Smart organizations will develop and implement a privilege management system that provides access of individuals only to certain parts of the system, dependent upon their positions and need for information/data.
"The other issue," says Bryan Christiansen of Netswat, "is that people are just more willing to cough up their personal and financial information in order access apps or connectivity. They trust that these app developers and other providers have the skills to put adequate security in place to protect them. This is just not the case. And when users access these apps from a device that is connected to an organization's system, hackers are in heaven."
Limiting access on a "need to know" basis, and having measures in place to alert an organization when an attempted breach has occurred will be a much bigger trend next year.
Dwell Times – A Huge Problem
A dwell time is the amount of time between a successful hack and that hack being discovered. Sometimes it can be as lengthy as two years or more – that's a costly hack. The reason this occurs is that we have been, until now, focusing on what to do after a breach has been discovered, using forensics tools to identify the culprit, rather than on prevention alerts early on.
During 2017, IT companies will be far more focused on developing products that look at raw traffic and identify patterns that indicate a potential breach. The goal is to catch the breach very early and prevent serious damage. This is an area in which AI has a huge role to play, and it will play that role more and more as we move through 2017.
Mobile and IoT Devices Will Remain the Most Vulnerable
Mobile devices go everywhere and connect to public Wi-Fi everywhere. Likewise, with IoT devices. These connected devices are anything but "smart," particularly older IoT devices that are still in use and have little security protections at all. An individual who turns his thermostat on via his mobile device – the same device he uses to access sensitive data for work – has left his workplace open to hackers. And that is just the tip of the iceberg, so to speak. A huge concern of IT security professionals is how all of this opens up the potential of an attack on a large infrastructure such as a power grid.
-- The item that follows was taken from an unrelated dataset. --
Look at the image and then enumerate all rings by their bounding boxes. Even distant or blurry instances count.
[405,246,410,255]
Unfortunately, not enough has been accomplished in this area, but it will certainly be a high priority in 2017, given the ease with which the DDoS attack occurred. Forensics has traced this to the Mirai botnet, composed of insecure IoT devices.
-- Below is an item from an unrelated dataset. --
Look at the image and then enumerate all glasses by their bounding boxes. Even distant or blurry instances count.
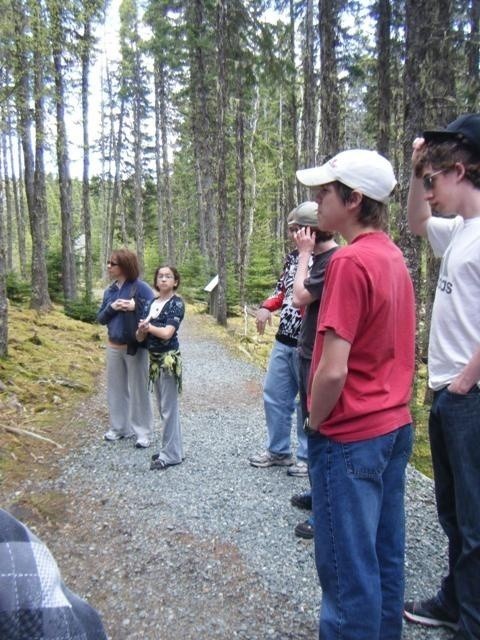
[107,260,119,267]
[423,165,453,189]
Again, the focus for 2017 will be in developing products that will detect breaches early on and convincing users that they must be installed, so that alerts come quickly.
Other Security Issues
There are many additional vulnerabilities that will need attention in 2017 – more sophisticated malware, ransomware, and cloud security. Most IT security professionals agree that we have been too reactive, going into action only after breaches are discovered. The overall trend for 2017, it appears will be the use of AI to detect patterns of activity that signal potential hacks and then taking steps to prevent or at least minimize them. In fact, a recent commission report to President Obama has made just such a series of recommendations.